EXCERPT
______________________________

Received: 3 November 2025
Accepted: 14 March 2026

Abstract

Context. Recently, streamers have been observed causing shocks at the outer edge of protoplanetary disks. The study of sulfur-bearing species can help us to understand the physical and chemical changes caused by infalling streamers toward their landing positions.

Aims. We study the physical properties traced by the emission of SO₂ and SO toward the Class I protostar Per-emb 50, which is possibly related to the streamer infalling toward its disk.

Methods. We present new NOrthern Extended Millimeter Array (NOEMA) A-array observations as part of the large program “Protostars and Disks: Global Evolution” (PRODIGE). We analyzed the morphology of SO₂ and SO, and complement our interpretations with additional H₂CO and CO data from the same program. We compared the SO₂ and SO morphology with an infalling-rotating model. We applied Bayesian model selection to the brightest SO₂ line to disentangle the different kinematic components traced by this molecule. We used local thermodynamic equilibrium (LTE) and non-LTE analyses to determine the temperature and density of the SO₂ emission.

Results. There are two separate peaks of SO₂ emission offset toward the southwest of Per-emb 50: one brighter (peak 1) at about 180 au from the protostar, and a weaker one (peak 2) at about 400 au. Peak 2 is blueshifted with respect to an infalling-rotating envelope. We propose that this peak is caused by the shock between the inner envelope and the streamer. Peak 1 is consistent with the expected envelope motion, and could thus be caused by shocks at the disk-envelope interface, but potential streamer influence cannot be neglected. Both peaks show abundance ratios consistent with a low-velocity shock (~3–4 km s⁻¹) when compared with shock models.

Conclusions. Streamers can affect the physical and chemical structure of both disks and envelopes, suggesting that streamers can play an important role in shaping both structures in the embedded stages of star formation.

______________________________

WHAT THIS EXERCISE ASKS
1: In the abstract, how far from the protostar is the brighter SO₂ peak?
2: Reproduce the abstract word for word, starting with "Context. Recently, streamers" and going on through "toward its disk.".

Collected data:
______________________________

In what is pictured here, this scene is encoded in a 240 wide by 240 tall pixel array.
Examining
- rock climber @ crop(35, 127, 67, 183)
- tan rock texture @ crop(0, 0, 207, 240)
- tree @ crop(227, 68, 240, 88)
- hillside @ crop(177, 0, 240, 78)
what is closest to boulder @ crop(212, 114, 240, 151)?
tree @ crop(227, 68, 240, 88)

______________________________

ANSWERS TO THE TASKS
1: About 180 au.

2:
Context. Recently, streamers have been observed causing shocks at the outer edge of protoplanetary disks. The study of sulfur-bearing species can help us to understand the physical and chemical changes caused by infalling streamers toward their landing positions.

Aims. We study the physical properties traced by the emission of SO₂ and SO toward the Class I protostar Per-emb 50, which is possibly related to the streamer infalling toward its disk.